*** Rows

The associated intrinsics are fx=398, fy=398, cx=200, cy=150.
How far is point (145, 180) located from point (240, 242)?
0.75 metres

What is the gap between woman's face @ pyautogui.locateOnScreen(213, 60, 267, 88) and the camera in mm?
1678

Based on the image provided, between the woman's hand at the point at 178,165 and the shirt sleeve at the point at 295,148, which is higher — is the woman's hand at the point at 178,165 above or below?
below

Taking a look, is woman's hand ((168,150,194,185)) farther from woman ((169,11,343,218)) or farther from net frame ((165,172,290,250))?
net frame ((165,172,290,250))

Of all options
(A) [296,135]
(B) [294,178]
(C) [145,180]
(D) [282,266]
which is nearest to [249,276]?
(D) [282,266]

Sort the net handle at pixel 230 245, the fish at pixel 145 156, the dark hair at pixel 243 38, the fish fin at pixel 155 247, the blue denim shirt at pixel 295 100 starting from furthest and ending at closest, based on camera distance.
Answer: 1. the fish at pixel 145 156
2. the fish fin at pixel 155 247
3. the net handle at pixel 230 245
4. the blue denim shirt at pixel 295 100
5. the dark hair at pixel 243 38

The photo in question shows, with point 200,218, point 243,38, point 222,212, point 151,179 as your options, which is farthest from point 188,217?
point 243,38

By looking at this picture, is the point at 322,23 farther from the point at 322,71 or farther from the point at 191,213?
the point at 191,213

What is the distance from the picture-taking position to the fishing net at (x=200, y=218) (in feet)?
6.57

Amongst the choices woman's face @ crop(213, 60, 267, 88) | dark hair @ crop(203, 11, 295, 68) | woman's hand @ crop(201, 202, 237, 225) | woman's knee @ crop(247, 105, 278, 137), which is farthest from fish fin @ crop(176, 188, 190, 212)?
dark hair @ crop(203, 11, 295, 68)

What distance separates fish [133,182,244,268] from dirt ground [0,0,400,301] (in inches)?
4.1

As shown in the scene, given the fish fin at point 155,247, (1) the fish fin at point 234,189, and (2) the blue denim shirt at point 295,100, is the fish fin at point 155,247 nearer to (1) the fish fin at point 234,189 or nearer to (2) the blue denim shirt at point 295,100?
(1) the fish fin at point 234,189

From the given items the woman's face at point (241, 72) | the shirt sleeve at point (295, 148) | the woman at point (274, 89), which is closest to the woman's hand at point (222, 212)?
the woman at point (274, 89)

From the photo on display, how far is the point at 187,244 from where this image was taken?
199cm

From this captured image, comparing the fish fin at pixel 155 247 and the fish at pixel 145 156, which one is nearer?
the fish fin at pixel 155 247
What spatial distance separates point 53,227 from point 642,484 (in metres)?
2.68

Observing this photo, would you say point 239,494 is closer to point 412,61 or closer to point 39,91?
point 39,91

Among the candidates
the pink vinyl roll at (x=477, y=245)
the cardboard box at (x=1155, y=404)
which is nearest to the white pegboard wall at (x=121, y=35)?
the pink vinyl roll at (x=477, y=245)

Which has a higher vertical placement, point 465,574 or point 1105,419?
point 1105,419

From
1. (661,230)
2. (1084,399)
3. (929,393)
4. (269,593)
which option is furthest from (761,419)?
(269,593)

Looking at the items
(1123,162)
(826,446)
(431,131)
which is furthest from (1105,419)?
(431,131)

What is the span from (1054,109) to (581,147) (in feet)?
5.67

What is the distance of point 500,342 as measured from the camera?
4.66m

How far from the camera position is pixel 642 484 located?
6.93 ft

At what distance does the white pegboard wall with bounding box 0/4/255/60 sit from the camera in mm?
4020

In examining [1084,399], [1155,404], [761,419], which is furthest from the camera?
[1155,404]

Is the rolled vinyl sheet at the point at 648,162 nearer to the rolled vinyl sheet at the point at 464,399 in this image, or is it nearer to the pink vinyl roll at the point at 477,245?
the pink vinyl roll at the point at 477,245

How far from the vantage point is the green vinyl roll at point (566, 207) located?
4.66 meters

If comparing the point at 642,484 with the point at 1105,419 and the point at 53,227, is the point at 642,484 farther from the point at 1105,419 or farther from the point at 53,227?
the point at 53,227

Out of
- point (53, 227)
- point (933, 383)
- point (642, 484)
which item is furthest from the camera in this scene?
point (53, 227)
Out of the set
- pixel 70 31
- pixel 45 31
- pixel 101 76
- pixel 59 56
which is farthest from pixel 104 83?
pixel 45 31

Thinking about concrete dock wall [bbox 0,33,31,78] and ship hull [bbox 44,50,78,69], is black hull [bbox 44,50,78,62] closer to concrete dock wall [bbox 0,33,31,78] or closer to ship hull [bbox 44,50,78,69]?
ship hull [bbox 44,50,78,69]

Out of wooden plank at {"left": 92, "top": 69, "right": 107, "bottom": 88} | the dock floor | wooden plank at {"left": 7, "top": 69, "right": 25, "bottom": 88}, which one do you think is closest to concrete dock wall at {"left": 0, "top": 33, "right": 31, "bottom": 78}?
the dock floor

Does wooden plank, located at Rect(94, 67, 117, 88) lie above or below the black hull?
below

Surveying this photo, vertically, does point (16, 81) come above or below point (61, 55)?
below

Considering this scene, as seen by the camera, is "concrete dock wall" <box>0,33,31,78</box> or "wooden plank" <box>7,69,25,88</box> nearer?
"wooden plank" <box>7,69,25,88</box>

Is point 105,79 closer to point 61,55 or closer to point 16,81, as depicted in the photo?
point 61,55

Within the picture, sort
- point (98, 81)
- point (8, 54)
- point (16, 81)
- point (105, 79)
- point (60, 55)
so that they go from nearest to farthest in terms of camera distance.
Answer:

******

**What the task requires:** Copy out, word for word, the lines above. Begin at the line that contains "Out of wooden" and continue through the final line of the records.

**Reply:**
Out of wooden plank at {"left": 92, "top": 69, "right": 107, "bottom": 88} | the dock floor | wooden plank at {"left": 7, "top": 69, "right": 25, "bottom": 88}, which one do you think is closest to concrete dock wall at {"left": 0, "top": 33, "right": 31, "bottom": 78}?
the dock floor

Does wooden plank, located at Rect(94, 67, 117, 88) lie above or below the black hull?
below

Surveying this photo, vertically, does point (16, 81) come above or below point (61, 55)?
below

Considering this scene, as seen by the camera, is "concrete dock wall" <box>0,33,31,78</box> or "wooden plank" <box>7,69,25,88</box> nearer?
"wooden plank" <box>7,69,25,88</box>

Is point 105,79 closer to point 61,55 or closer to point 16,81, as depicted in the photo?
point 61,55

Within the picture, sort
- point (98, 81)
- point (8, 54)
- point (16, 81)
- point (105, 79)
- point (60, 55)
so that they go from nearest to farthest in terms of camera distance.
Answer:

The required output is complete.